The Rally's survey provides ample evidence of just how much those rights can be curtailed by unscrupulous landlords, through such practices as excessive rent increases. Rent increases in most retail businesses were well in excess of the increases in turnover and the consumer price index. Over the last five years, rent increases ranged from 39 per cent to 200 per cent, and averaged around 87 per cent, outstripping the total CPI increase of 54 per cent by a very large margin by any stretch of the imagination. Rent increases are often set after annual market reviews undertaken by BOMA using some undisclosed formula of its own.
Perhaps the most urgent need shared by the ACT's retail tenants is for rent increases to be subject to a known and justifiable formula or to be related to CPI increases and agreed upon by both landlord and tenant at the beginning of the lease.
The next area of concern is renewal of leases. Many tenants experience problems as a matter of course when it comes to the point of having to renew their leases. These problems seem to arise mainly from a determination on the part of some landlords to wring every benefit they can out of their position of advantage. Although most cases stop short of cruel and unusual treatment, the kind of excessive behaviour which a lack of control on landlords allows is shown up by a case where, with nine months of a ten-year lease left to run, the lessee has asked for a renewal but the landlord refuses to negotiate, apart from offering $70,000 to buy the business for his son. The business in question is currently valued at $250,000, almost four times the amount that the landlord is currently prepared to offer. This is nothing short of economic blackmail, with the landlord's unchecked hold on the lease as a weapon which the tenant has no power to resist.

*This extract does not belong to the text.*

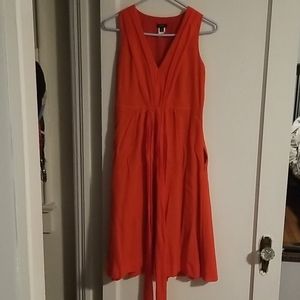 J. Crew dress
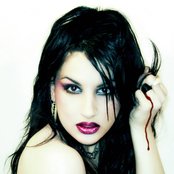 Helalyn Flowers - List pictures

Renovation and capital improvements are other areas of concern. Landlords usually benefit from renovation work and other capital improvements to rental premises undertaken by their tenants. The real value of such work to the tenants is less certain, especially if the improvements are demanded by a landlord towards the end of a lease. From our survey, we know that this can happen, and the landlord has a legal right to expect the work to be done. On the other hand, the tenant has no guarantee of reaping the benefit of improved premises. The landlord is not obliged to renew the lease, and stands to gain even more from the increased rents which the improvements to the property allow him to charge a new tenant.